Maybe I can do a on conflict (FP,FMT)? I have tried a unique on multiple fields but I can't get it working since FP is already unique.

Also (not a sqlite Qn): Since I'm updating via a executemany and an a Array, how do I get access to the updated FMT? You've listed excluded.FMT, but I don't understand that.

thanks for you help Sam

(6.1) By Keith Medcalf (kmedcalf) on 2021-03-28 22:58:58 edited from 6.0 in reply to 5 [link] [source]

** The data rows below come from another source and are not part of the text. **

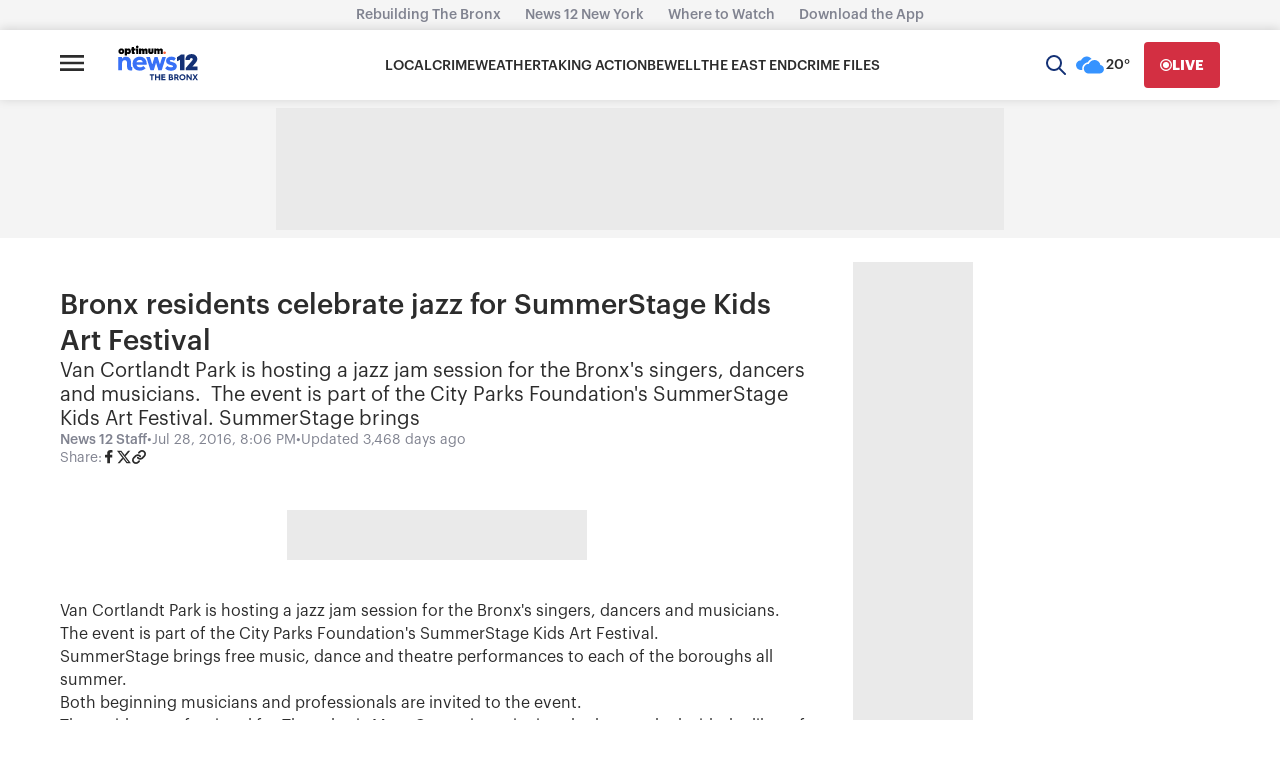

--- FILE ---
content_type: application/javascript; charset=utf-8
request_url: https://fundingchoicesmessages.google.com/f/AGSKWxV5B0_2enYaGjAtI9fKMfZshqrQ4AcmZ2ZwZfS98pOOYeuwB6dDMo1eYxYT7bzLLnD8ZFpyXMHJqkzk8PKXLrZ_jv74e9sl_rIgQ2vrORu4JKsQa8wu0rmbWat2nxBYoDpu8xCCOrXEgnukZyAVn1cfIf301nkb8vDExj2-3vopZvG7zVPgJ8IIUBA=/_/my-ad-integration._promo_ad//adenc_/scanscoutoverlayadrenderer./468x80b.
body_size: -1289
content:
window['8a1050f3-b182-4222-953f-fd852eb0044f'] = true;

--- FILE ---
content_type: text/plain;charset=UTF-8
request_url: https://c.pub.network/v2/c
body_size: -112
content:
a644824a-94f7-488c-9f20-975a9f19127d

--- FILE ---
content_type: text/plain;charset=UTF-8
request_url: https://c.pub.network/v2/c
body_size: -262
content:
81851c25-6356-4afc-bbe9-6c0a08d1d037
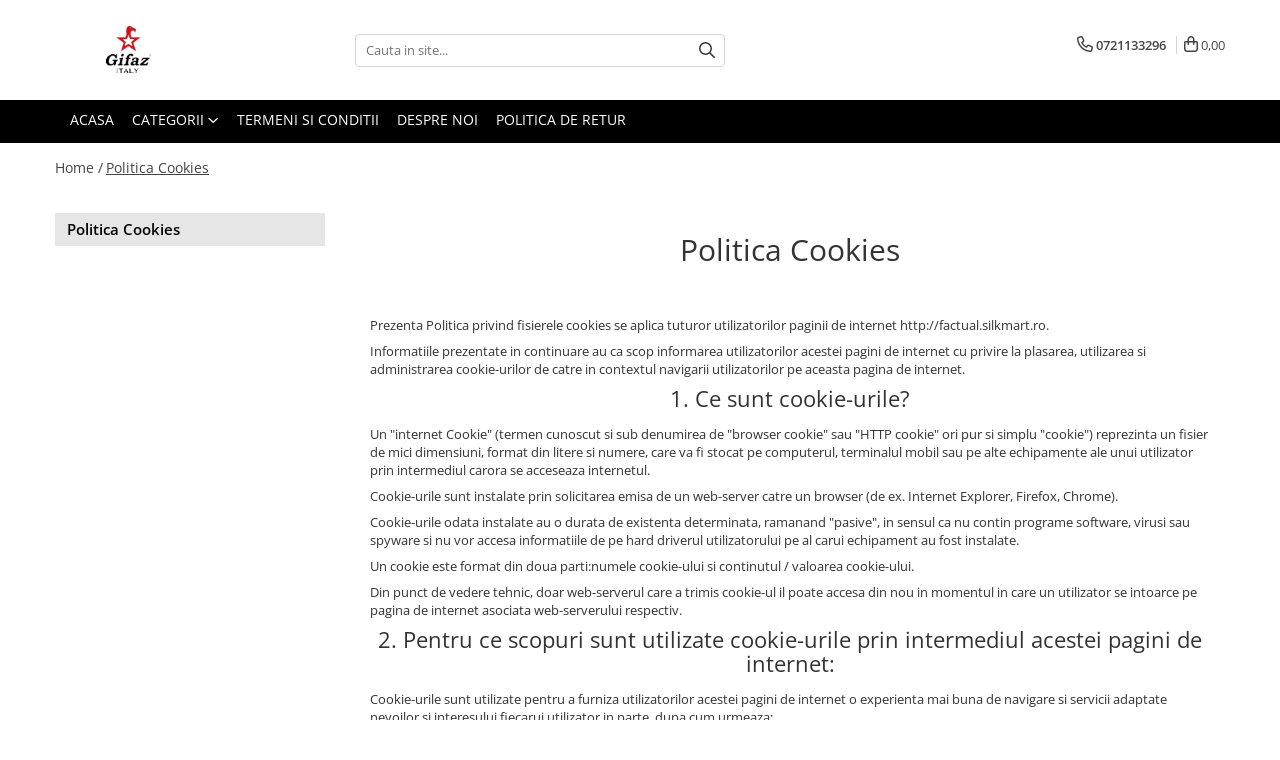

--- FILE ---
content_type: text/plain
request_url: https://www.google-analytics.com/j/collect?v=1&_v=j102&a=602120155&t=pageview&_s=1&dl=https%3A%2F%2Fwww.gifazromania.ro%2Fpolitica-de-cookies&ul=en-us%40posix&dt=Politica%20Cookies&sr=1280x720&vp=1280x720&_u=aGBAAEIJAAAAACAMI~&jid=1646102600&gjid=868259788&cid=975230614.1769997095&tid=UA-215905044-1&_gid=1946731809.1769997095&_r=1&_slc=1&z=1558996697
body_size: -451
content:
2,cG-V7N1KKSFGX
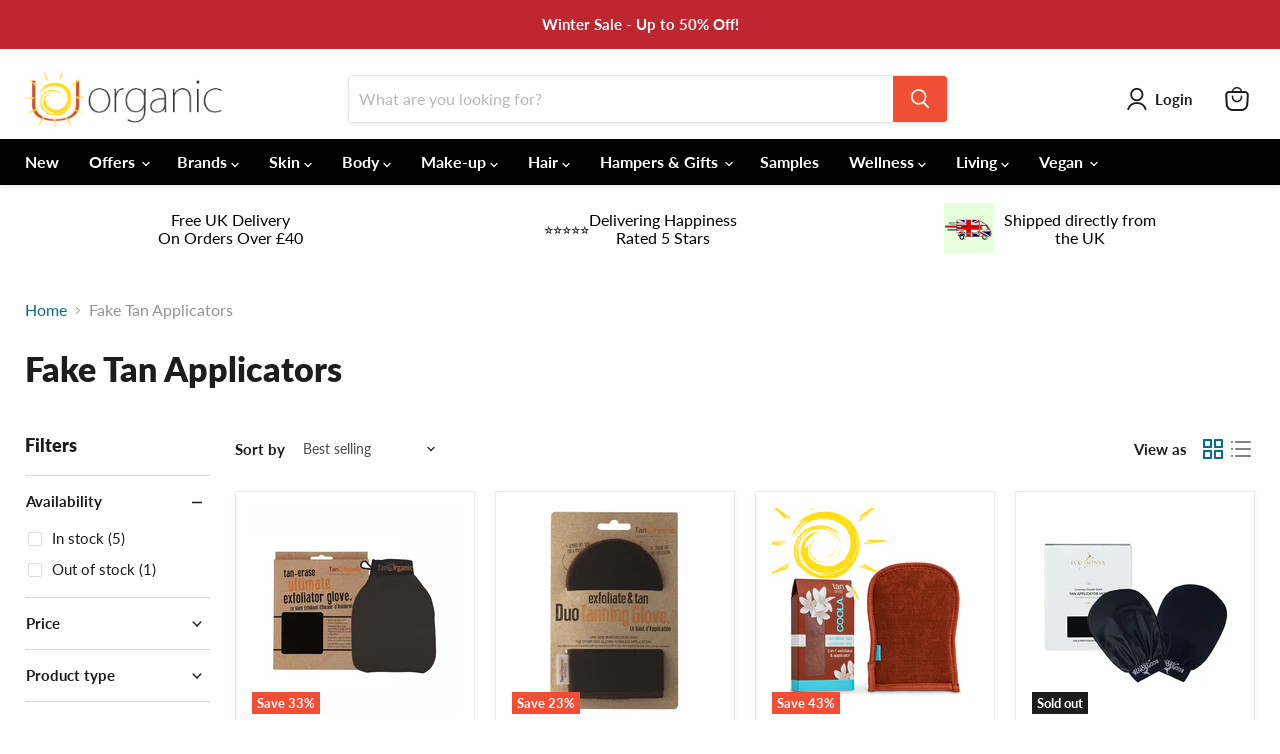

--- FILE ---
content_type: text/css
request_url: https://www.uorganic.co.uk/cdn/shop/t/14/assets/uorganic.css?v=94481604797140170561690449866
body_size: -191
content:
header .live-search form{max-width:600px;margin:auto}#site-header-nav,#site-header-nav nav{background-color:#000}#site-header-nav .navmenu-link-depth-1{color:#fff}.site-navigation .navmenu-depth-1>li{padding-top:2px;padding-bottom:2px}.product-form--atc-button{color:#fff;background-color:#f04f36}.product-form--atc-button:not(.disabled):hover{background:#f04f36}.shopify-payment-button .shopify-payment-button__button--unbranded{color:#f04f36;background-color:#fff;border:1px solid #f04f36}.shopify-payment-button .shopify-payment-button__button--unbranded:hover{color:#fff}#upsell-block{max-width:1400px;margin-right:auto;margin-left:auto;padding:10px 25px;display:flex;flex-direction:row;align-content:center;justify-content:space-around;align-items:center;column-gap:10px;row-gap:5px}#upsell-block>div{width:100%}#upsell-block .reviews{text-align:center}#upsell-block .reviews img{max-width:100%}#upsell-block .delivery{text-align:center}#upsell-block .cols-2-img-left,#upsell-block .black-friday-deals{text-align:center;display:flex;flex-direction:row;flex-wrap:nowrap;justify-content:center;align-content:center;align-items:center}#upsell-block .cols-2-img-left img,#upsell-block .black-friday-deals img{margin-right:10px}body.template-cart .cart-shipping{float:right;text-align:right}body.template-cart .cart-shipping .cart-shipping-toggle{float:right;margin-bottom:10px}#shipping-calculator{clear:both}@media (max-width: 800px){#upsell-block{flex-direction:column}#upsell-block .delivery,#upsell-block .black-friday-deals{display:none}}.spr-starrating .spr-stars span[aria-label="0 out of 5 stars"]{display:none!important}.spr-starrating div:nth-child(2){display:none!important}
/*# sourceMappingURL=/cdn/shop/t/14/assets/uorganic.css.map?v=94481604797140170561690449866 */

Did you read the documentation linked?

Like everything in SQL when you want to do something only WHERE a condition is true, then one one uses a WHERE clause.

That is

INSERT INTO FilesFolders (FileName, FP, FolderOfFile, FileSizeOf, FMT) 
     VALUES (?, ?, ?, ?, ?)
ON CONFLICT (FP) DO UPDATE 
                       SET FMT = excluded.FMT
                     WHERE FMT IS NOT excluded.FMT
;

Again, I would suggest reading the fine documentation by clicking on the following link:

https://sqlite.org/lang_UPSERT.html

Edited to pretty format

(7) By saru4 (samrusso4) on 2021-03-29 07:27:04 in reply to 6.1 [link] [source]

SOLVED! Thank you Keith. It worked as per your last post

Working Query: INSERT INTO FilesFolders (FileName, FP, FolderOfFile, FileSizeOf, FMT) VALUES (?, ?, ?, ?, ?) ON CONFLICT (FP) DO UPDATE SET FMT = excluded.FMT WHERE FMT IS NOT excluded.FMT;

Also, sorry about not reading the entire link. I did read the top bit, but I needed to read the entire lot to understand the use of "excluded" - now understood.

Also It took me some time to upgrade sqlite to a version >=3.24 for the upsert to work (in pycharm).